Spatial reasoning dataset excerpts:
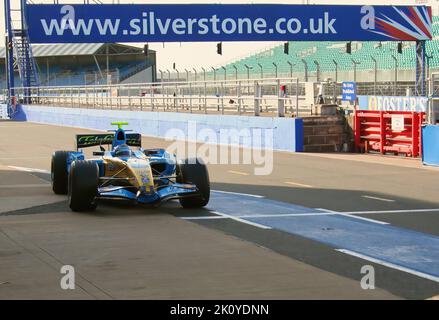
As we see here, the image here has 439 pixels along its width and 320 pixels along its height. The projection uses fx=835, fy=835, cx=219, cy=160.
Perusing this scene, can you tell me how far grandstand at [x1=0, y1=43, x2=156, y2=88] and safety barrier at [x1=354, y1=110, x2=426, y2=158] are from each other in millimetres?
52821

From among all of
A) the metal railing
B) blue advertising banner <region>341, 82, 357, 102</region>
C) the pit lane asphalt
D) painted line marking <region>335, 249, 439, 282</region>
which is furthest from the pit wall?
painted line marking <region>335, 249, 439, 282</region>

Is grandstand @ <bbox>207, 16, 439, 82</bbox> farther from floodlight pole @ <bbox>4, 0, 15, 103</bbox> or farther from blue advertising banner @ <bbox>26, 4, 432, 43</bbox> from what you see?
floodlight pole @ <bbox>4, 0, 15, 103</bbox>

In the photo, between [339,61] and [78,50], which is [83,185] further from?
[78,50]

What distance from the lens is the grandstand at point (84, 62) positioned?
78.1 metres

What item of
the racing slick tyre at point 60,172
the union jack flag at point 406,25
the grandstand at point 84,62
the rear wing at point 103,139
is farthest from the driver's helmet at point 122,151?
the grandstand at point 84,62

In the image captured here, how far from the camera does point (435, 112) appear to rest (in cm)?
2044

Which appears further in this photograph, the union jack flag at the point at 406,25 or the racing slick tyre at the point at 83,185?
the union jack flag at the point at 406,25

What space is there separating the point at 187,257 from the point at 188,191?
353 centimetres

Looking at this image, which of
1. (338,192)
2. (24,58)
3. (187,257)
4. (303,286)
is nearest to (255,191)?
(338,192)

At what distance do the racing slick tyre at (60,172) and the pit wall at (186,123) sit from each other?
10599 millimetres

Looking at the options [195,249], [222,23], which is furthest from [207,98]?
[195,249]

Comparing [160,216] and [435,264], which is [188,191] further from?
[435,264]

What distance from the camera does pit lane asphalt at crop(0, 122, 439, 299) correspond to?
7465 millimetres

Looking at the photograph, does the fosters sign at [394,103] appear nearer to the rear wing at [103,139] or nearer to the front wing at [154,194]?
the rear wing at [103,139]
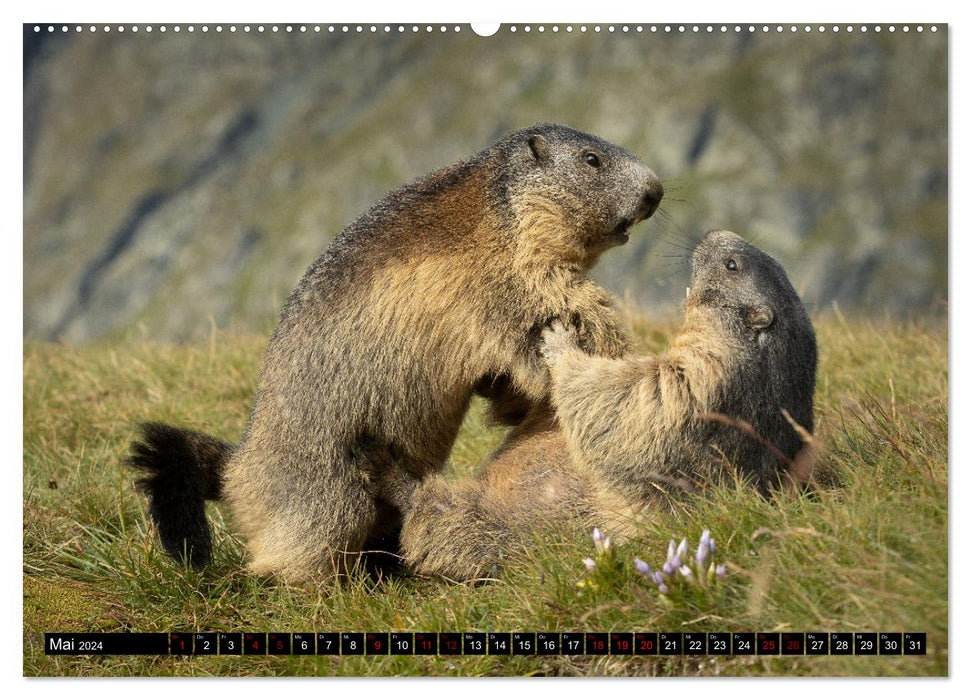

Requirement: Turn every line of the rows above into a Markdown table with two columns, No. and Line, giving each line a running number and skipping blank lines. Leave the pictures out.

Task answer:
| No. | Line |
|---|---|
| 1 | As we see here, the image here has 439 pixels along its width and 320 pixels along its height. The projection uses fx=835, fy=835, cx=219, cy=160. |
| 2 | Perusing this scene, can you tell me how far grandstand at [x1=0, y1=43, x2=156, y2=88] and safety barrier at [x1=354, y1=110, x2=426, y2=158] are from each other in millimetres? |
| 3 | 52821 |
| 4 | From among all of |
| 5 | A) the metal railing |
| 6 | B) blue advertising banner <region>341, 82, 357, 102</region> |
| 7 | C) the pit lane asphalt |
| 8 | D) painted line marking <region>335, 249, 439, 282</region> |
| 9 | which is furthest from the pit wall? |
| 10 | painted line marking <region>335, 249, 439, 282</region> |
| 11 | Is grandstand @ <bbox>207, 16, 439, 82</bbox> farther from floodlight pole @ <bbox>4, 0, 15, 103</bbox> or farther from blue advertising banner @ <bbox>26, 4, 432, 43</bbox> from what you see? |
| 12 | floodlight pole @ <bbox>4, 0, 15, 103</bbox> |
| 13 | In the photo, between [339,61] and [78,50], which is [83,185] further from? |
| 14 | [78,50] |
| 15 | What distance from the lens is the grandstand at point (84, 62) positioned? |
| 16 | 78.1 metres |
| 17 | What item of |
| 18 | the racing slick tyre at point 60,172 |
| 19 | the union jack flag at point 406,25 |
| 20 | the grandstand at point 84,62 |
| 21 | the rear wing at point 103,139 |
| 22 | is farthest from the driver's helmet at point 122,151? |
| 23 | the grandstand at point 84,62 |
| 24 | In the image captured here, how far from the camera does point (435, 112) appear to rest (in cm)? |
| 25 | 2044 |
| 26 | Which appears further in this photograph, the union jack flag at the point at 406,25 or the racing slick tyre at the point at 83,185? |
| 27 | the union jack flag at the point at 406,25 |
| 28 | What space is there separating the point at 187,257 from the point at 188,191? |
| 29 | 353 centimetres |
| 30 | Looking at this image, which of |
| 31 | 1. (338,192) |
| 32 | 2. (24,58) |
| 33 | 3. (187,257) |
| 34 | 4. (303,286) |
| 35 | is nearest to (255,191)? |
| 36 | (338,192) |
| 37 | At what distance do the racing slick tyre at (60,172) and the pit wall at (186,123) sit from each other? |
| 38 | 10599 millimetres |
| 39 | Looking at the options [195,249], [222,23], which is furthest from [207,98]? |
| 40 | [195,249] |
| 41 | Comparing [160,216] and [435,264], which is [188,191] further from? |
| 42 | [435,264] |
| 43 | What distance from the camera does pit lane asphalt at crop(0, 122, 439, 299) correspond to? |
| 44 | 7465 millimetres |
| 45 | Looking at the photograph, does the fosters sign at [394,103] appear nearer to the rear wing at [103,139] or nearer to the front wing at [154,194]? |
| 46 | the rear wing at [103,139] |